Rows from a data source
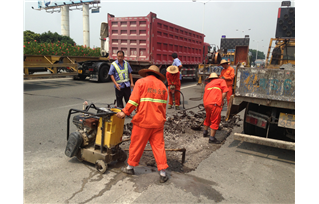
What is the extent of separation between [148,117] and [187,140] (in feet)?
6.28

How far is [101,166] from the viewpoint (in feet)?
10.1

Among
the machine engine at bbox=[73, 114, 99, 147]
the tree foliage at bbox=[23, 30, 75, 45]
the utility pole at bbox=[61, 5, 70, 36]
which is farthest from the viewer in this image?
the utility pole at bbox=[61, 5, 70, 36]

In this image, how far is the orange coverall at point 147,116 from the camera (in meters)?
2.92

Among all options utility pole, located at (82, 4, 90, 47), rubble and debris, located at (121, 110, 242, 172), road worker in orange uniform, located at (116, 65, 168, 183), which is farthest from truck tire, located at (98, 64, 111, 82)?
utility pole, located at (82, 4, 90, 47)

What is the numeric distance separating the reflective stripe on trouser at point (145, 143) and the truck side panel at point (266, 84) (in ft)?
5.95

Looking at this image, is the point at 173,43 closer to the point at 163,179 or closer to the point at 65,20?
the point at 163,179

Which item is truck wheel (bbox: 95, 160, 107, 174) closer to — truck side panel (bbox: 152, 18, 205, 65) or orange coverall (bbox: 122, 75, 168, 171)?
orange coverall (bbox: 122, 75, 168, 171)

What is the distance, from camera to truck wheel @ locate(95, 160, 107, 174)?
9.97ft

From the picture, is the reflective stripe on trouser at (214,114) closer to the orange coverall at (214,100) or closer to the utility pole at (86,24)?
the orange coverall at (214,100)

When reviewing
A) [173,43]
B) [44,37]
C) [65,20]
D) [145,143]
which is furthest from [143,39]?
[65,20]

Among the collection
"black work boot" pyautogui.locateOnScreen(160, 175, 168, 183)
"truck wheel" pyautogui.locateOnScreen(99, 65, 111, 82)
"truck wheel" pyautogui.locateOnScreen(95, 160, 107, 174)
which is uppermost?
"truck wheel" pyautogui.locateOnScreen(99, 65, 111, 82)
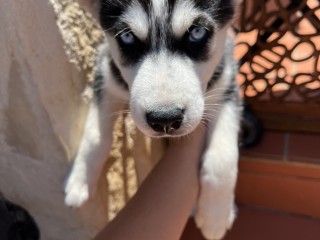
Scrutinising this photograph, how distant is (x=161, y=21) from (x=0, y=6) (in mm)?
488

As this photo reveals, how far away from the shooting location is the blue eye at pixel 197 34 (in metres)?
1.49

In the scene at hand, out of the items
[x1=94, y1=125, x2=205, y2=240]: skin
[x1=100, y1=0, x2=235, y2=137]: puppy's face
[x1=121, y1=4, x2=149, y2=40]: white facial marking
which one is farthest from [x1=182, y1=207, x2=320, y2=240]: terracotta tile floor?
[x1=121, y1=4, x2=149, y2=40]: white facial marking

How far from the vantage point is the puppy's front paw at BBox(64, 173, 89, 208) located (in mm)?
1871

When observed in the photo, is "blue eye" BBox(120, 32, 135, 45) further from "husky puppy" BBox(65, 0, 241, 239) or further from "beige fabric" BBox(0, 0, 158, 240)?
"beige fabric" BBox(0, 0, 158, 240)

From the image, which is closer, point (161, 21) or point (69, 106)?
point (161, 21)

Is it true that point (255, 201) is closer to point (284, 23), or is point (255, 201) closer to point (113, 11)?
point (284, 23)

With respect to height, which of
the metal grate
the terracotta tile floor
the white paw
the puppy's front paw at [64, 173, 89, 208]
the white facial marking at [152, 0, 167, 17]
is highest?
the white facial marking at [152, 0, 167, 17]

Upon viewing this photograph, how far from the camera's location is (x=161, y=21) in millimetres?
1441

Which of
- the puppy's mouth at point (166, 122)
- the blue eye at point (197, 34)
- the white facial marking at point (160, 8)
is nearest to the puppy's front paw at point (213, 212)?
the puppy's mouth at point (166, 122)

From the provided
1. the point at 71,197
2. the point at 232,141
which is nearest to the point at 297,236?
the point at 232,141

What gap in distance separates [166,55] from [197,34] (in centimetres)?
14

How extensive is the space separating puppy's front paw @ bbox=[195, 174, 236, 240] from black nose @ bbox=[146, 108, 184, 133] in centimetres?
44

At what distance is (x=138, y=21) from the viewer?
1.46m

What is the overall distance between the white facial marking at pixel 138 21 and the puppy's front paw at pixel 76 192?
26.9 inches
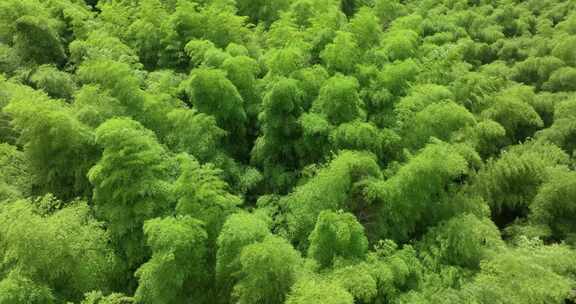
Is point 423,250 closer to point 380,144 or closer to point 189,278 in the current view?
point 380,144

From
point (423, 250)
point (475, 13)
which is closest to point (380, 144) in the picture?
point (423, 250)

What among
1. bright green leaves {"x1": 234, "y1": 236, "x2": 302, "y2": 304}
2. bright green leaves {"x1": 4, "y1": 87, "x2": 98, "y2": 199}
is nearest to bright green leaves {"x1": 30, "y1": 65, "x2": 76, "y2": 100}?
bright green leaves {"x1": 4, "y1": 87, "x2": 98, "y2": 199}

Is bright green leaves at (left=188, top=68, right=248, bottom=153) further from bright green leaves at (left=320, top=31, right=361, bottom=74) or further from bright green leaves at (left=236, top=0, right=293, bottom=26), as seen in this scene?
bright green leaves at (left=236, top=0, right=293, bottom=26)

Exercise instructions:
Copy every row above word for word, but leave out the pictures.

Solution for this exercise:
What is the extent of separation between [148,117] and [187,140] (in feet)?
6.28

How far is [101,166] from the viewpoint (in feet)?
10.1

Among
the machine engine at bbox=[73, 114, 99, 147]
the tree foliage at bbox=[23, 30, 75, 45]
the utility pole at bbox=[61, 5, 70, 36]
which is farthest from the viewer in this image?
the utility pole at bbox=[61, 5, 70, 36]

In this image, how far is the orange coverall at point 147,116 from the camera (in meters)?
2.92

Among all options utility pole, located at (82, 4, 90, 47), rubble and debris, located at (121, 110, 242, 172), road worker in orange uniform, located at (116, 65, 168, 183), which is farthest from truck tire, located at (98, 64, 111, 82)?
utility pole, located at (82, 4, 90, 47)

What is the numeric distance separating the reflective stripe on trouser at point (145, 143) and the truck side panel at point (266, 84) (in ft)?
5.95

Looking at this image, is the point at 173,43 closer to the point at 163,179 or closer to the point at 65,20?
the point at 163,179

Which item is truck wheel (bbox: 95, 160, 107, 174) closer to — truck side panel (bbox: 152, 18, 205, 65) or orange coverall (bbox: 122, 75, 168, 171)?
orange coverall (bbox: 122, 75, 168, 171)

What is the distance, from camera to truck wheel @ locate(95, 160, 107, 174)?
9.97ft

From the picture, is the reflective stripe on trouser at (214,114) closer to the orange coverall at (214,100) or closer to the utility pole at (86,24)?
the orange coverall at (214,100)

When reviewing
A) [173,43]
B) [44,37]
C) [65,20]
D) [145,143]
which is furthest from [143,39]?
[65,20]

Among the collection
"black work boot" pyautogui.locateOnScreen(160, 175, 168, 183)
"truck wheel" pyautogui.locateOnScreen(99, 65, 111, 82)
"truck wheel" pyautogui.locateOnScreen(95, 160, 107, 174)
which is uppermost?
"truck wheel" pyautogui.locateOnScreen(99, 65, 111, 82)
Scrutinising this photograph, how distant is (x=161, y=21) from (x=0, y=6) (in mm)?
488

As this photo reveals, how far away from the shooting location is the blue eye at pixel 197 34 (in metres)?
1.49

In the scene at hand, out of the items
[x1=94, y1=125, x2=205, y2=240]: skin
[x1=100, y1=0, x2=235, y2=137]: puppy's face
[x1=121, y1=4, x2=149, y2=40]: white facial marking
which one is farthest from [x1=182, y1=207, x2=320, y2=240]: terracotta tile floor?
[x1=121, y1=4, x2=149, y2=40]: white facial marking

How far from the vantage point is the puppy's front paw at BBox(64, 173, 89, 208) located (in mm)?
1871

When observed in the photo, is "blue eye" BBox(120, 32, 135, 45) further from "husky puppy" BBox(65, 0, 241, 239) or further from "beige fabric" BBox(0, 0, 158, 240)?
"beige fabric" BBox(0, 0, 158, 240)

From the image, which is closer, point (161, 21) or point (69, 106)?
point (161, 21)

Is it true that point (255, 201) is closer to point (284, 23), or is point (255, 201) closer to point (113, 11)?
point (284, 23)

With respect to height, which of
the metal grate
the terracotta tile floor
the white paw
the puppy's front paw at [64, 173, 89, 208]
the white facial marking at [152, 0, 167, 17]
is highest?
the white facial marking at [152, 0, 167, 17]

Upon viewing this photograph, how far from the camera's location is (x=161, y=21) in millimetres?
1441

Which of
- the puppy's mouth at point (166, 122)
- the blue eye at point (197, 34)
- the white facial marking at point (160, 8)
is nearest to the puppy's front paw at point (213, 212)?
the puppy's mouth at point (166, 122)

From the provided
1. the point at 71,197
2. the point at 232,141
which is nearest to the point at 297,236?
the point at 232,141

What gap in distance separates [166,55] from [197,34] (in centimetres)?
14

How extensive is the space separating puppy's front paw @ bbox=[195, 174, 236, 240] from black nose @ bbox=[146, 108, 184, 133] in centimetres?
44

At what distance is (x=138, y=21) from the viewer?
1.46m

What is the overall distance between the white facial marking at pixel 138 21 and the puppy's front paw at pixel 76 192?
26.9 inches
Is point 423,250 closer to point 380,144 or closer to point 189,278 in the current view?
point 380,144

From
point (423, 250)
point (475, 13)
which is closest to point (380, 144) in the picture?
point (423, 250)

What among
1. bright green leaves {"x1": 234, "y1": 236, "x2": 302, "y2": 304}
2. bright green leaves {"x1": 4, "y1": 87, "x2": 98, "y2": 199}
is nearest to bright green leaves {"x1": 30, "y1": 65, "x2": 76, "y2": 100}?
bright green leaves {"x1": 4, "y1": 87, "x2": 98, "y2": 199}

Is bright green leaves at (left=188, top=68, right=248, bottom=153) further from bright green leaves at (left=320, top=31, right=361, bottom=74) or further from bright green leaves at (left=236, top=0, right=293, bottom=26), as seen in this scene?
bright green leaves at (left=236, top=0, right=293, bottom=26)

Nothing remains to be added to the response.